** Opening Material provided block **

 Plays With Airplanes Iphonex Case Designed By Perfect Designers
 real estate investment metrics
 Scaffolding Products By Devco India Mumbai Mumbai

** Closing Material provided block **

_Task to carry out_. Start at the line containing "real estate investment metrics" and print each line exactly until the listing ends, keeping the final line too.

_Output_.
 real estate investment metrics
 Scaffolding Products By Devco India Mumbai Mumbai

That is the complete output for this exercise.